## Aim of the task
From the material below, pull out every line that contains the string "archway", treating uppercase and lowercase as different.

* start Record extracts *

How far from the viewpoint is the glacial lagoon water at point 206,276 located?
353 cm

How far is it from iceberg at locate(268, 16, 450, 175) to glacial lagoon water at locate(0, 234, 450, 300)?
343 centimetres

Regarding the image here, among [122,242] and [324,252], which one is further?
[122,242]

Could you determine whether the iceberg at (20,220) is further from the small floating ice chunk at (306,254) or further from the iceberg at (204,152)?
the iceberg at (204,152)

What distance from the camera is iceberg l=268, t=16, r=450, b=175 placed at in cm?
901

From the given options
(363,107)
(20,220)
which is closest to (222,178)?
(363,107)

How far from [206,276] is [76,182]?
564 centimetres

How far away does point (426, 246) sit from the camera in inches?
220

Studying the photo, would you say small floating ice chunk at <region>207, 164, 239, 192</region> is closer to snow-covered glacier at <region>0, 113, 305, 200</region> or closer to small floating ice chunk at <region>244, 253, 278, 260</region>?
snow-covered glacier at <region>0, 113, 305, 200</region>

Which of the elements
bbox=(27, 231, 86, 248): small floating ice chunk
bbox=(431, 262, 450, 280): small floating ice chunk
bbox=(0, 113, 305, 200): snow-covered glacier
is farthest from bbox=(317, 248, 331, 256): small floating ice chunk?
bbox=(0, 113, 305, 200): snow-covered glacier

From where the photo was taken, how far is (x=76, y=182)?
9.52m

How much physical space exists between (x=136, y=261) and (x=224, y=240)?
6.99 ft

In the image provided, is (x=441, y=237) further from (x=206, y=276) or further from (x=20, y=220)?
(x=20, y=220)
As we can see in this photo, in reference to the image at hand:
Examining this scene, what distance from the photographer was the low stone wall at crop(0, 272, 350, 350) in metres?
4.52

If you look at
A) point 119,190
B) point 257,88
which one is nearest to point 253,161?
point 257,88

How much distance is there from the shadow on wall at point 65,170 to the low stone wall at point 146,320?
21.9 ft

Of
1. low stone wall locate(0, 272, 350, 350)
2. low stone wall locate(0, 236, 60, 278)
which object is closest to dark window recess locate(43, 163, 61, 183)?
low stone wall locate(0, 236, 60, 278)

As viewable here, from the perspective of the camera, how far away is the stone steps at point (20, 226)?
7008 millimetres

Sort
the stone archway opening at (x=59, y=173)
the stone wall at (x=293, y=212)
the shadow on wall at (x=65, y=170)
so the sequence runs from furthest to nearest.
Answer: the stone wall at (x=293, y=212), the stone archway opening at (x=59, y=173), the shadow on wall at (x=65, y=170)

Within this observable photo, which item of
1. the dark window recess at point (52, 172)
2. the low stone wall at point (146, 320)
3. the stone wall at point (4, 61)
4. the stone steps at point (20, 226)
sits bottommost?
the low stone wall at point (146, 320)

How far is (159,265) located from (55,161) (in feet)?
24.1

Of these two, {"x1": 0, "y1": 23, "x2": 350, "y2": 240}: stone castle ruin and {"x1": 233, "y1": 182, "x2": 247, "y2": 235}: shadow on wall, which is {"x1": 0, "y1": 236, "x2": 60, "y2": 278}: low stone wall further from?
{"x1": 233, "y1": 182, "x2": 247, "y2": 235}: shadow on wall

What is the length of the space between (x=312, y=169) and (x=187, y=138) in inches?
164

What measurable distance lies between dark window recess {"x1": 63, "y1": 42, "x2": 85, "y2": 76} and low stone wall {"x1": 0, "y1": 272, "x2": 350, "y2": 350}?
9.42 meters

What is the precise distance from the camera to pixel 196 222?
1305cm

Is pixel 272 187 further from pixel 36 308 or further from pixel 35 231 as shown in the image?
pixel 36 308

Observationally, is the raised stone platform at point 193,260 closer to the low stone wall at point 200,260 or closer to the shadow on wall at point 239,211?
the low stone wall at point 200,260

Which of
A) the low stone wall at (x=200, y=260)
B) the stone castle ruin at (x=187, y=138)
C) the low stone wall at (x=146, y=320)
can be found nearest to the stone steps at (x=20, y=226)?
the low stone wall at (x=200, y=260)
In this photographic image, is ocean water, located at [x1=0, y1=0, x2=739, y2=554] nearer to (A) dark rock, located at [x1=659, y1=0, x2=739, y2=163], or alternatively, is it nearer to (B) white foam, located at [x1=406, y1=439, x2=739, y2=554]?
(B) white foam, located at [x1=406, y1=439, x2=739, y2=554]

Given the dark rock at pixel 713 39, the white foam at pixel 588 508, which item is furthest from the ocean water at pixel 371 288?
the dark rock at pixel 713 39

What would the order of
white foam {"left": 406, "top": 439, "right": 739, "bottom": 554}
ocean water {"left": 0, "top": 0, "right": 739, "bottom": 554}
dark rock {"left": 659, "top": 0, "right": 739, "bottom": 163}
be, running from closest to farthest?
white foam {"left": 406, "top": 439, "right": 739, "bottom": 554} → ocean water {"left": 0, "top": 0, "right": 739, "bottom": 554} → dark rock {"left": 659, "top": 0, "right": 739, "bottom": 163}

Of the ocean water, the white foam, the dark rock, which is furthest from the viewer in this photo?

* end Record extracts *

## Result
the stone archway opening at (x=59, y=173)
Answer: the stone wall at (x=293, y=212), the stone archway opening at (x=59, y=173), the shadow on wall at (x=65, y=170)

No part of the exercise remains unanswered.